Soft power is a form of power based on a country’s cultural resources. It is intangible, relative, context-based, and controlled largely by non-state actors. The relevance and ultimate effectiveness of soft power depends on the perception and response of its target audience. Soft power is based on the central assumption “to get others to want what you want”. This remains untested and it is not clear how this can be achieved in reality. Soft power is still power, and wielding is a menacing word. Two countries in this power relationship should get mutual benefits otherwise such a relationship will not last. It is important for a country to know how to set limits to its power, as suggested by Niebuhr (1932). He warns of the perils of American power and believes that US security lies in “reducing our power to a minimum”. It would be interesting to find out whether it is possible for a country to achieve its objective without using any power or using minimum power.
With enormous soft power in the form of global brands, multinational companies can play a key role in promoting a nation’s image.
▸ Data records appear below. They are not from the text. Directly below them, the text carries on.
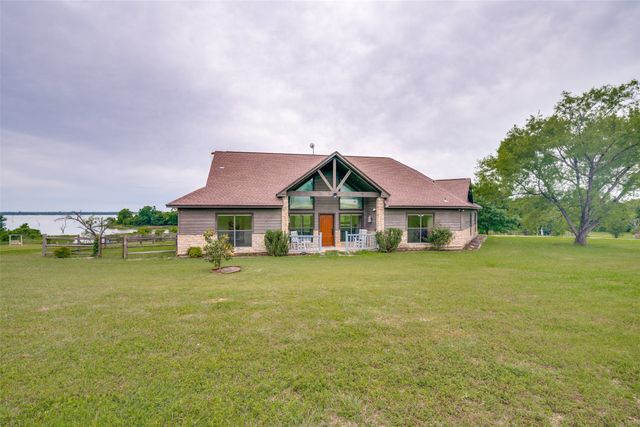 142 Pearl Valley Drive, Kerens, TX 75144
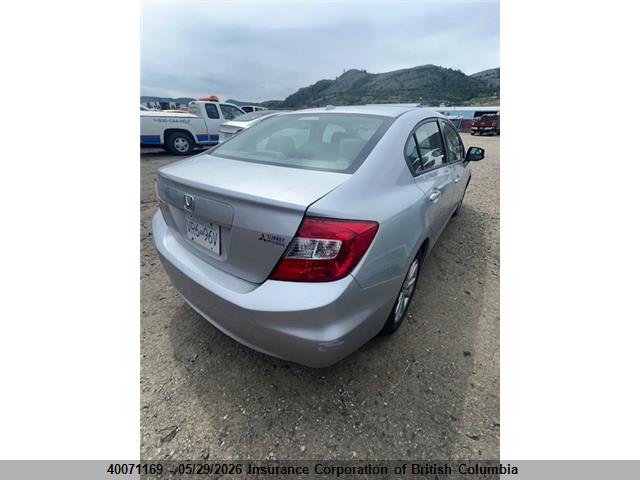 40071169 :رقم المزاد ، 2HGFB2F95CH005878 vin ، 2012 Honda Civic مزاد بيع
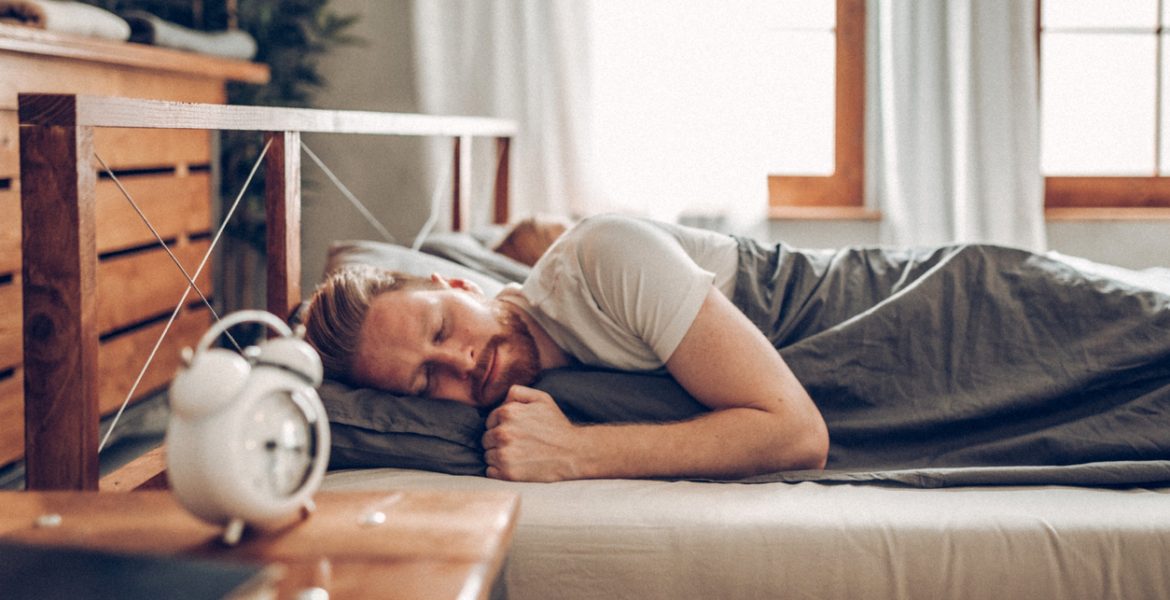 هل تحلم بلغة غير لغتك الأم؟ هكذا تساعدنا هذه الأحلام على تعلم اللغات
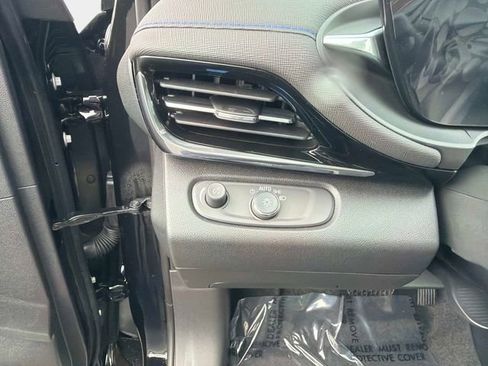 New 2026 Buick Envista Sport Touring w/ Convenience I Package FWD image 30
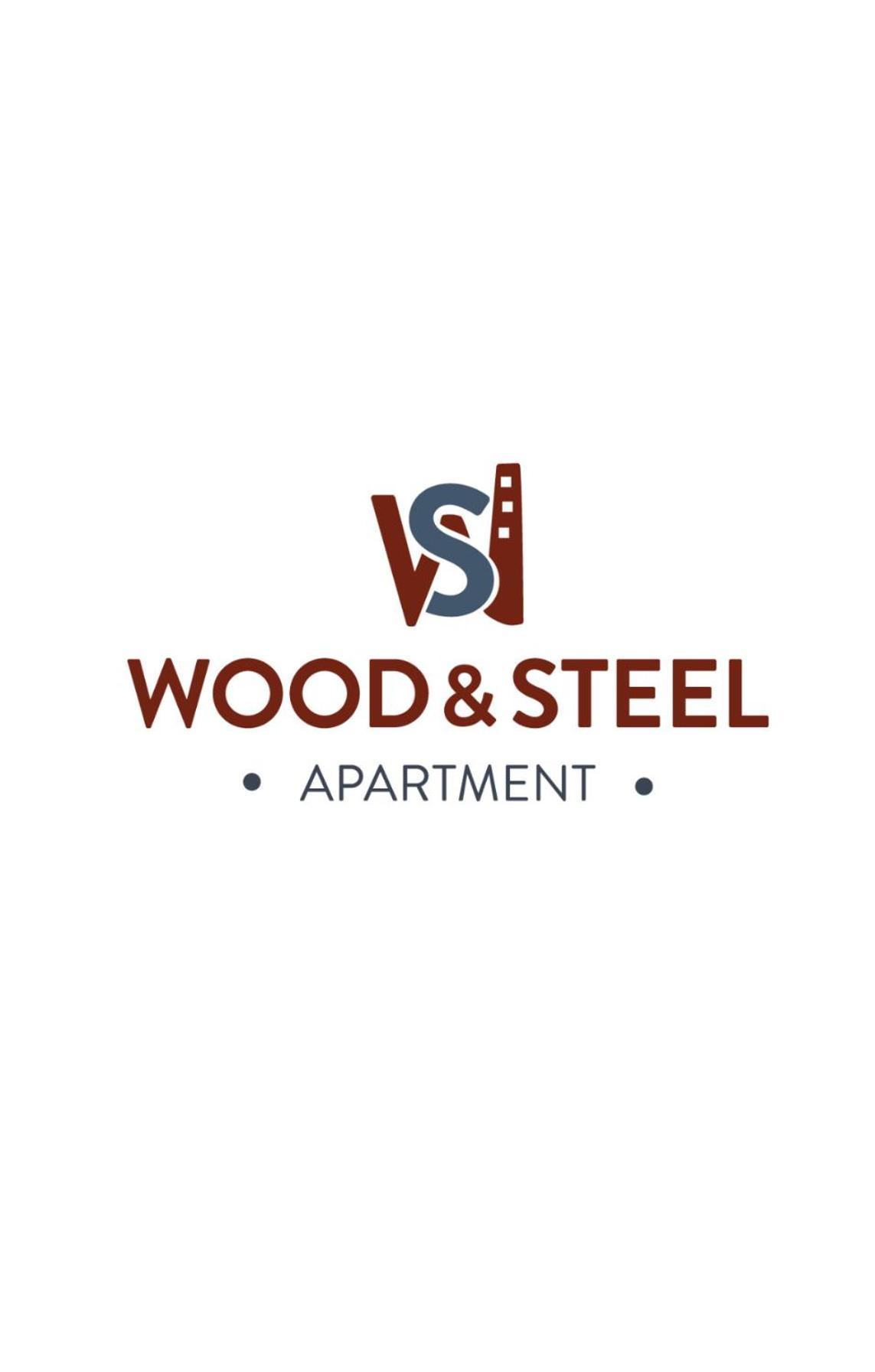 Wood&Steel Apartment Galaţi Esterno foto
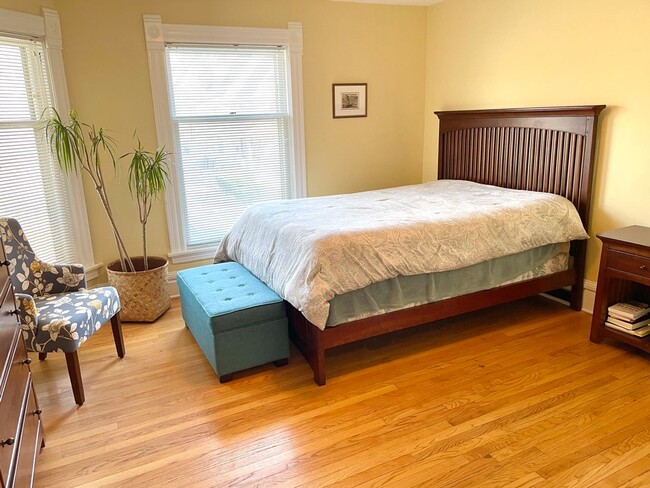 Building Photo - 2 bedroom in Heritage Hill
In the absence of a coherent nation branding campaign, corporate brands can in fact act as the ambassador for a country’s image in the world, and are a tangible manifestation of a country’s soft power. In many cases they are seen as the de facto brand of a nation, i.e. they are the nation’s brand. Japanese prime minister is quoted as saying that Sony and Matsushita (Panasonic) are the left and right faces of Japan (Fan, 2008b). Such brands emerge from the stability and success of a country’s political and economic institutions – the foundation of its hard power – and consequently contribute to nation branding in aggregate. A good cultural product and a number of successful global brands are vital in creating a long lasting impact in nation branding. Soft power and nation branding are two closely linked concepts. Nation branding concerns how a nation as a whole presents and represents itself to other nations (Anholt, 2006), whereas public diplomacy is a subset of nation branding that focuses on 20 the political brand of a nation. Compared with Nye’s notion of soft power through public diplomacy, nation branding provides a more focused, culturally unbiased and more useful approach to creating international influence in the world.